We're Sequin, and we add streaming capabilities to Postgres. We recently had a debate over on a GitHub issue about delivery semantics. Below, we expand on our take.
We say Sequin is system with "at-least-once delivery" and "exactly-once processing" guarantees.
What's the difference between delivery and processing? And why don't we consider Sequin an "exactly-once delivery" system?
At-most-once vs at-least-once delivery
At-most-once delivery is what many pub/sub systems offer. Messages in at-most-once delivery systems are ephemeral. The publisher blasts out a message. If a subscriber isn't subscribed or there's a network issue in delivery, the subscriber will miss the message.
Postgres' LISTEN/NOTIFY is an example of an at-most-once delivery system.
In at-least-once delivery systems, the system guarantees delivery. To do this, it persists the message and its delivery state. It won't consider a message delivered until it receives confirmation that the receiver received it:
We say "at-least-once" because there's always a chance a message will be redelivered. A receiver might receive a message, but before the receipt is confirmed by both the database and the receiver, there's an interruption:
This is the two-phase commit or distributed transaction problem. The sender needs to commit the fact that the message was delivered to two places: to the receiver and the database.
If it tells the receiver "cool, confirmed you received the message" before the database commit, there's a risk the database commit will fail and the system will erroneously assume the message has not been delivered yet.
But if it instead commits delivered=true
to the database first, there's a risk its connection to the receiver will be interrupted before it can send the confirmation. If that happens, it needs to revert delivered
back to false
– but what if that commit fails?
Exactly-once delivery
This is why exactly-once delivery is a platonic ideal you can only asymptotically approach. You can't transactionally flip two bits in two different physical locations with a 100% guarantee.
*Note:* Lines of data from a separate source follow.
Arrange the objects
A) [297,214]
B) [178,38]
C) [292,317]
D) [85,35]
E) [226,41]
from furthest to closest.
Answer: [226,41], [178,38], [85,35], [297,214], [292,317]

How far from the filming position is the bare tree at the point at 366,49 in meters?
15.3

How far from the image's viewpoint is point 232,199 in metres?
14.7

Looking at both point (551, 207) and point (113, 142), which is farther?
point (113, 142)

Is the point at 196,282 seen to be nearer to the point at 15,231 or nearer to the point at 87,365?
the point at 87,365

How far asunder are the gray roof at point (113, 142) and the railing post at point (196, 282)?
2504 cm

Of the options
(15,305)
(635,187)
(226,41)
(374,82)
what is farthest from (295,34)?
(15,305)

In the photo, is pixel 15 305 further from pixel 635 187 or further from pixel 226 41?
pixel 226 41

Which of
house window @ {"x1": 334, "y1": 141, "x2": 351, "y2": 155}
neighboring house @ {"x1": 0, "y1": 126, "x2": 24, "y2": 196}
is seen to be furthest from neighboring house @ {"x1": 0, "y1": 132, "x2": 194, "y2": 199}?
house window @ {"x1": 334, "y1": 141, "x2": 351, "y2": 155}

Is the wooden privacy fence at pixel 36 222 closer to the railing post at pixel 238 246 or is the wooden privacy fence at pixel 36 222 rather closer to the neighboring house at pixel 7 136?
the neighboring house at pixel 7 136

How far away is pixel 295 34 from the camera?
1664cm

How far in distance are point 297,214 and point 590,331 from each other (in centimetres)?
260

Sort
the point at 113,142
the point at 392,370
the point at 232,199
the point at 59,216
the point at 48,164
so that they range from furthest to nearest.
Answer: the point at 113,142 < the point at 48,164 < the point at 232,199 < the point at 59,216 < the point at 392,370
You can get pretty dang close with some work. For example, right before you commit to both places, you can ready both systems. If you have an open transaction with your database and recently verified your TCP connection to your receiver is still good, you've really improved your odds. But perfection is not possible.
That's why we don't say Sequin offers exactly-once delivery anywhere. We say it offers at-least-once delivery and exactly-once processing.
Processing is the the full message lifecycle: the message was delivered to the receiver, the receiver did its job, and then the receiver acknowledged the message.
With that definition, SQS, Kafka, and Sequin are all systems that guarantee exactly-once processing. The term processing captures both the delivery of the message and the successful acknowledgment of the message.
Of course, acknowledgements do not make the two-phase commit problem go away. For example, imagine when a worker processes a message, it performs a side effect like sending an email. It very well could receive the message, send the email, but then due to a network error fail to acknowledge the message. In these systems, that message would be reprocessed, resulting in two sent emails!
In my mind, the terms at-most-once and at-least-once delivery help us distinguish between delivery mechanics. And the term "exactly-once processing" indicates it's a messaging system with at-least-once delivery and acknowledgments.
No matter what, I hope this helps you appreciate the fact that a messaging system can only get you so far. As the client, you need to design your system to handle these edge cases gracefully.
Or as Smokey the Message Bearer might say:
🫵 Only you can prevent reprocessing issues
Given the two-phase commit problem, there are a few things you can do to mitigate reprocessing issues.
Most important, account for the fact that you can't get to 100% in your design. You have 3 overall options in your system design:
1. Accept the consequences (i.e. bugs) resulting from redeliveries
2. Make your system idempotent so that redeliveries are OK
3. Choose at-most-once delivery and accept some messages will never be delivered
Which route you take really depends! For example, if you're a bank, you can't miss a transaction, so you'll make your system idempotent. If you're processing analytics and decide you'd prefer to miss an event than count it twice, you'll err towards at-most-once.
Second, break up your messages into units of work as needed. If one message will cause 10 side effects, be mindful the worker can crash at any point during that process and leave your system in an inconsistent state. This doesn't mean that every message should correspond to a single operation or side effect. But it does mean that you should consider things like how to make multi-step workflows eg idempotent.
And last, configure your timeouts correctly. In SQS and Sequin, you can configure a consumer's visibility timeout. This specifies how long after a message has been delivered the system waits until it considers the message eligible for redelivery. The idea is that if the system doesn't hear back from a worker, it will assume it crashed, and so redeliver the message.
You want to set your visibility timeout to a conservative number that gives your worker time to finish. In addition, if your runtime allows it, you want to set a hard timeout on your worker's processing time that's below the visibility timeout. That way, when the visibility timeout expires, you know ~for sure that the worker is down.